Un autre consulté, le Quisqueyan Juan Gil, qui vit dans l’Upper Manhattan depuis 40 ans, croit sincèrement que le pays il faut un « homme fort », qui au moins soit dans ses « facultés »: Je n’avais pas besoin de voir le débat pour avoir une opinion. Je crois que la meilleure chose en ce moment est quelqu’un qui vienne mettre de l’ordre à la frontière et dans les villes dominées par la criminalité. Et cette personne est Donald Trump.

Sur le même trottoir, il y a Francisco Durán, également insulaire, 69 ans, qui considère dans sa vision personnelle que le « retour de Trump » sera inévitable. Il ne doute pas que la majorité des Hispaniques ayant le droit de voter « sont déçus par la gestion démocrate du pays, de l’État et de la ville ».

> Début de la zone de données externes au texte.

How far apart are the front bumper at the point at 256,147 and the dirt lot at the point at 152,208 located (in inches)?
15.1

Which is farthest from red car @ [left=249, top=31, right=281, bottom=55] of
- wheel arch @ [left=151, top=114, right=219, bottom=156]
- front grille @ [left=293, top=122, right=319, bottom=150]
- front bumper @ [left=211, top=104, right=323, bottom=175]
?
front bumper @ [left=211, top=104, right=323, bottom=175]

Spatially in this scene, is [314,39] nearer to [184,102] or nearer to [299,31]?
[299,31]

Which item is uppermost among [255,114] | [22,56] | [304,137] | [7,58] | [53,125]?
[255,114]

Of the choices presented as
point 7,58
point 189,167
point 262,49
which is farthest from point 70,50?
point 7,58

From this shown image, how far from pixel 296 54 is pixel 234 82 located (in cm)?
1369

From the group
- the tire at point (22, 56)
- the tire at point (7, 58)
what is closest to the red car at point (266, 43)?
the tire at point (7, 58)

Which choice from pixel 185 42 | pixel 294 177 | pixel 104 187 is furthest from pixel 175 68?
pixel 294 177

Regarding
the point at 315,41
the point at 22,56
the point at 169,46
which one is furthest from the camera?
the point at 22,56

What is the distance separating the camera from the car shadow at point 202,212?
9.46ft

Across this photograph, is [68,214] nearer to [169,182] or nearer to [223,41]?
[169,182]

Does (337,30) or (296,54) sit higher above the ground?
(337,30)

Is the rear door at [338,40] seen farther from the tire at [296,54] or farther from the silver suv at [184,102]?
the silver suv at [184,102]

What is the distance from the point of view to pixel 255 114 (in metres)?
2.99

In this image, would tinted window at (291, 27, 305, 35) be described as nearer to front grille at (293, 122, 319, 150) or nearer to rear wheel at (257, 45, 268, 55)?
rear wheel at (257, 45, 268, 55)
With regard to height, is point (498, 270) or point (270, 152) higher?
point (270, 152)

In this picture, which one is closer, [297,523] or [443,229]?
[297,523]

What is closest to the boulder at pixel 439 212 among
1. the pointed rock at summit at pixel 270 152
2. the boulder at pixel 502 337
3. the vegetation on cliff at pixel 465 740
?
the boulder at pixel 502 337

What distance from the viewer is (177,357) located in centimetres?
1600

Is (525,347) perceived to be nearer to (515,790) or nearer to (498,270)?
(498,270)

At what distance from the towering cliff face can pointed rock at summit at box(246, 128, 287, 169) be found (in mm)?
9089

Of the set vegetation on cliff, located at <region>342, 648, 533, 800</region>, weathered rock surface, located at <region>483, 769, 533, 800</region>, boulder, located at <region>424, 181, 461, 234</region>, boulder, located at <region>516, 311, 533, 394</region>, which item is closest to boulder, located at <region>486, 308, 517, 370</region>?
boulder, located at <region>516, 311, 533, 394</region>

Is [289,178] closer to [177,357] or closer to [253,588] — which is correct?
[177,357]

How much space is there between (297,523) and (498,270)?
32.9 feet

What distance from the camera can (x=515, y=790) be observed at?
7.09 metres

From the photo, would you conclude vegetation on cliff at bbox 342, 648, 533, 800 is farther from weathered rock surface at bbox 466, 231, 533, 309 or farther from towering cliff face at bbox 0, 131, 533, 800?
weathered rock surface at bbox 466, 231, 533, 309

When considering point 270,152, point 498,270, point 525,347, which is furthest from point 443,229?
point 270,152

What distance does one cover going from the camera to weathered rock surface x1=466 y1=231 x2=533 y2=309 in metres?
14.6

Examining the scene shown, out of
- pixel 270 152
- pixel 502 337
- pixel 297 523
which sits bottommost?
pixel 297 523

«Ce qui a détruit Biden, ce n’est pas son âge, mais le petit groupe d’extrême gauche qui a retiré le pouvoir à la police. Et maintenant, nous sommes entre les mains de la pègre. Et ils placent les nouveaux arrivants au-dessus des électeurs retraités, qui les expulsent de leurs maisons parce qu’ils ne peuvent pas payer. Ou qu’ils sont entre manger ou payer des médicaments. Pendant que vous voyez qu’ils récompensent en donnant trois repas, de l’argent et un hôtel à tous ceux qui traversent la frontière. « Cela a enterré les démocrates », a-t-il conclu.

Les données:

  • 31% des personnes interrogées cette semaine par CNN déclarent qu’elles pourraient changer d’avis d’ici le jour du scrutin. Et les trois quarts pensent que les démocrates s’en sortiraient mieux s’ils changeaient de candidat.